After reading the article and the comments, I can try and offer my views as a mother who "paid for nursery" for my daughter from the age 22-24 months till 4 years, and is now paying for "Pre-School" using the PYP syllabus from 4 years onwards.

I can certainly say that in my opinion,children from an early age (as early as 2) do benefit highly from these social/playing/learning environments, which also prepares and stimulate them, and paves the way for making learning fun.

I think teaching materials are much more developed these days in both private and public schools in many countries, and there are great amounts of quality teaching materials available to pre-school / kindergarten teachers. I would be interested in hearing what kind of a syllabus they are intending to implement. (Teachers in the Mom4mom community can offer more concrete views I'sure)

For children who have not been exposed to such environments I would say the transition will be more challenging but not impossible. So to try and answer you questions,

  • At 5 years old, are kids ready for this?

They should be unless they are exceptionally shy, timid and introvert. In such cases I would consult the educational instituted and make them aware of the case and see what they suggest. Full day attendance could begin once the child feels comfortable with the new environment. The one benefit is that at 5 years old you can really communicate with your child, which could also prevent anxiousness of their part.

  • How can a parent prepare a child for this?

A parent could prepare his/her child by joining local playgroups/playcentres for a couple of hours, a couple of days a week.

  • Does it make a difference if they're already in a junior kindergarten or daycare?

The only difference would be, in my opinion, is that the child would have already been exposed to such environments and would probably adapt much quicker than a child who had always been at home or with a single carer.


answered 19 Jan '10, 10:48

Emi's gravatar image

accept rate: 19%

edited 19 Jan '10, 10:55

It is an abrupt change (for the parents as well). Here, children start out with four mornings and one afternoon a week. After Christmas that changes to four mornings and three afternoons. Next year there'll be an extra morning. Oh, and the first year is (currently) optional anyway.

Our daughter's teacher is very easy going (not sure if she's supposed to be), "She's still young, if she falls asleep at lunchtime, let her sleep, she's better off sleeping in her bed than at her desk".

Schools are a bit like hospitals, sometimes you feel that you have no choice, just because there are 'experts' in white coats. It might be worth researching further to find out exactly what parts are legal requirements, what parts are based on decent research, and what parts are just the result of some back-room government pressure on teachers to increase their working hours*, or negotiations between government and big business to get (lower-paid) mothers back to work quicker.

(Sorry, my answer is not politically correct, but I'll worry about politically correctness once I know the kids are OK.)

In answer to comments

My answer has already stepped outside the bounds of the original question, so I'll try and keep it short.

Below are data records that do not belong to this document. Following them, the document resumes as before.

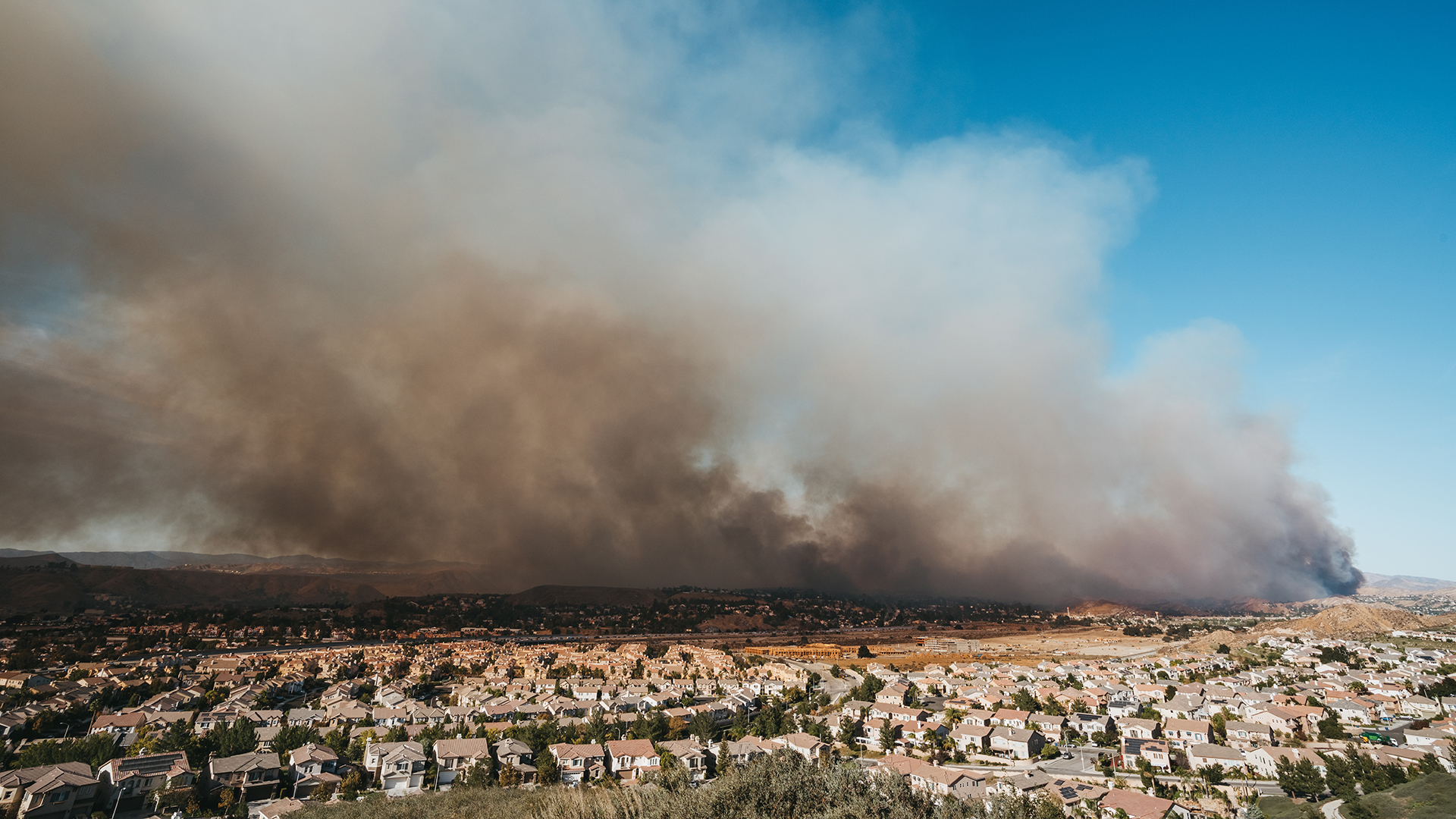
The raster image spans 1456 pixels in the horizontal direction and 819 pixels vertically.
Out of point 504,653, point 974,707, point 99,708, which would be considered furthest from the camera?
point 504,653

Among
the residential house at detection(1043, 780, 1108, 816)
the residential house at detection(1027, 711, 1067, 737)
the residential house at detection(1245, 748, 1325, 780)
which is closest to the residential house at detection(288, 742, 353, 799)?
the residential house at detection(1043, 780, 1108, 816)

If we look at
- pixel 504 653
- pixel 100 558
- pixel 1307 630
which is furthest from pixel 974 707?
pixel 100 558

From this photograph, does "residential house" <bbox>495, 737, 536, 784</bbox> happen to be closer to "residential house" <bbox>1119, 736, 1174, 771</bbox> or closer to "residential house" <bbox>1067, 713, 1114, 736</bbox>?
"residential house" <bbox>1119, 736, 1174, 771</bbox>

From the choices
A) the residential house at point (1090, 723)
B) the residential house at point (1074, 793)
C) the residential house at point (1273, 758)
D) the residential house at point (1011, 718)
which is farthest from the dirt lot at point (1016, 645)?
the residential house at point (1074, 793)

Let's try a little thought experiment: imagine that it were scientifically proven that children learn better if they only spend 2 hours at school a day. Would it happen? No. Because there are competing interests. I'm not saying that those competing interests shouldn't exist, just that they should be acknowledged, and that people shouldn't be pretending that it's all "in the childrens' interests".

I think it is completely logical to be cynical about the altruism of employers pushing for more daycare. I see no reason to believe that they are primarily concerned for the welfare of children or their mothers.

With respect to summer holidays, there are insistent voices on this, and apparently have been for a long time (google-fu). I think it wouldn't be a bad idea to have more, shorter, terms, and holidays spread out more evenly across the year.

(*Next year, my daughter will have to go to school 45 minutes earlier on Wednesdays, because "it has been decided" that teachers must do one extra period a week.)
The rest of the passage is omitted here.